Segment Open
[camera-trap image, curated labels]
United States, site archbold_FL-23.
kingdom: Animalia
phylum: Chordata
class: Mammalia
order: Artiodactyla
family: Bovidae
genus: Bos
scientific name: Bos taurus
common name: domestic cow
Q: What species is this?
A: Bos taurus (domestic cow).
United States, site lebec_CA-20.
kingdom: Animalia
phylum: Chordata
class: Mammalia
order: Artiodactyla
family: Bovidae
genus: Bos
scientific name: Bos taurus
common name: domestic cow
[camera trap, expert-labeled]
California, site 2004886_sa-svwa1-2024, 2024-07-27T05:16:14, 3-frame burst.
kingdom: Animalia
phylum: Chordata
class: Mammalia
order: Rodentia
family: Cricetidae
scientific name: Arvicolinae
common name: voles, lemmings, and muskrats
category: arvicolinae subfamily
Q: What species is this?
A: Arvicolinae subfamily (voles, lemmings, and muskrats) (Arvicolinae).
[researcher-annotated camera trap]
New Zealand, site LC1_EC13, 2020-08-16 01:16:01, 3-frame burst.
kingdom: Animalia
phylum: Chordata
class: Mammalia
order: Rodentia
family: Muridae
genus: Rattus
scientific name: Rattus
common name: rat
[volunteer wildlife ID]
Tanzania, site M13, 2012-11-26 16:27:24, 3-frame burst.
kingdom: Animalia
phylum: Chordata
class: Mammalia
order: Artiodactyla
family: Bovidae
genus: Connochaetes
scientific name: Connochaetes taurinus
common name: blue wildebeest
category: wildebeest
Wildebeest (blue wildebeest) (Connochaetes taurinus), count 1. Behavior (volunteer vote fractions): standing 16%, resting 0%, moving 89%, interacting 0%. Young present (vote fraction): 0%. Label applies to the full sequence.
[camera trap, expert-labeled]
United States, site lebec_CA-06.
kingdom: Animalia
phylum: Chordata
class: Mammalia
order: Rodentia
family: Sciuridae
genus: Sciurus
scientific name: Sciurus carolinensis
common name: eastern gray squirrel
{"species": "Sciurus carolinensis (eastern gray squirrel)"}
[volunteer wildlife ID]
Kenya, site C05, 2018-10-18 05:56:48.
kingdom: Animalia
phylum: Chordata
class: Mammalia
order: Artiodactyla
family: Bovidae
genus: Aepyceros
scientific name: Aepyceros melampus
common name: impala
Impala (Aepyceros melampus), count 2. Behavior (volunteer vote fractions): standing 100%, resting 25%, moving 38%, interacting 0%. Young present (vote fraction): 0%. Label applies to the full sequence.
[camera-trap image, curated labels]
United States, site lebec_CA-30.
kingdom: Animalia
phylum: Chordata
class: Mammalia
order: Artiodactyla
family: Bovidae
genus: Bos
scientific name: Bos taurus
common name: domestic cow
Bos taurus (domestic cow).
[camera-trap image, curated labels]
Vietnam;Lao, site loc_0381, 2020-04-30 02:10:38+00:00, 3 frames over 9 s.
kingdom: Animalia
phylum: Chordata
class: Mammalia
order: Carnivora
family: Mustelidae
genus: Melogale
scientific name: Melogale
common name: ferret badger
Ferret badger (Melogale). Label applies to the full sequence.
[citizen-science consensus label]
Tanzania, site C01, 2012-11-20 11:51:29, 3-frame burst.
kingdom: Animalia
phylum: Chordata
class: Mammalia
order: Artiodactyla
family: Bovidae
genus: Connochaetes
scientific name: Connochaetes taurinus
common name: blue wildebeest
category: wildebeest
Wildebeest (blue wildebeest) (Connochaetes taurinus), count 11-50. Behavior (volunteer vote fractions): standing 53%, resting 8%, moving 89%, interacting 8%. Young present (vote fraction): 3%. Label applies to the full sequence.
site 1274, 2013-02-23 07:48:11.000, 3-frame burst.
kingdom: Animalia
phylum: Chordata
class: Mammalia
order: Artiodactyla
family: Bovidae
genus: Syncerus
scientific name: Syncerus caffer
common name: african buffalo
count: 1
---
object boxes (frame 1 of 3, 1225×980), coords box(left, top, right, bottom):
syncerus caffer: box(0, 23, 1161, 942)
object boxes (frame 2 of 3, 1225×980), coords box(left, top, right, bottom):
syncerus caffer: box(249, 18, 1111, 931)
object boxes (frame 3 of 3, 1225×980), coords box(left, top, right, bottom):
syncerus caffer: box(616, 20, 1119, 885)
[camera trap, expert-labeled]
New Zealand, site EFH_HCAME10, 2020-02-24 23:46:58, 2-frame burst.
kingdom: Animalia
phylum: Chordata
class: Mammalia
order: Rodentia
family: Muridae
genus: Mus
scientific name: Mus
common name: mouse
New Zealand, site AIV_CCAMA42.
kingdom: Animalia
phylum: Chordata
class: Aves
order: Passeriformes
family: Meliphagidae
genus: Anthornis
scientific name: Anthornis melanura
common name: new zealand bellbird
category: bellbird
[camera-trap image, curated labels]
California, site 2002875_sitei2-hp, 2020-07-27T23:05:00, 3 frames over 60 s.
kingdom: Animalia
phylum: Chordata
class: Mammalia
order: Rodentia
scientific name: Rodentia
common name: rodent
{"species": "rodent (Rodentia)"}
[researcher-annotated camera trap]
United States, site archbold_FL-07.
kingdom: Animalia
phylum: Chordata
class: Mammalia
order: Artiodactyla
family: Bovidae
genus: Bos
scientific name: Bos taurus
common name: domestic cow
Segment Closed
# ACTIVITY
Show every line from the listing above in which the string "California" appears.

# RESULT OF THE TASK
California, site 2004886_sa-svwa1-2024, 2024-07-27T05:16:14, 3-frame burst.
California, site 2002875_sitei2-hp, 2020-07-27T23:05:00, 3 frames over 60 s.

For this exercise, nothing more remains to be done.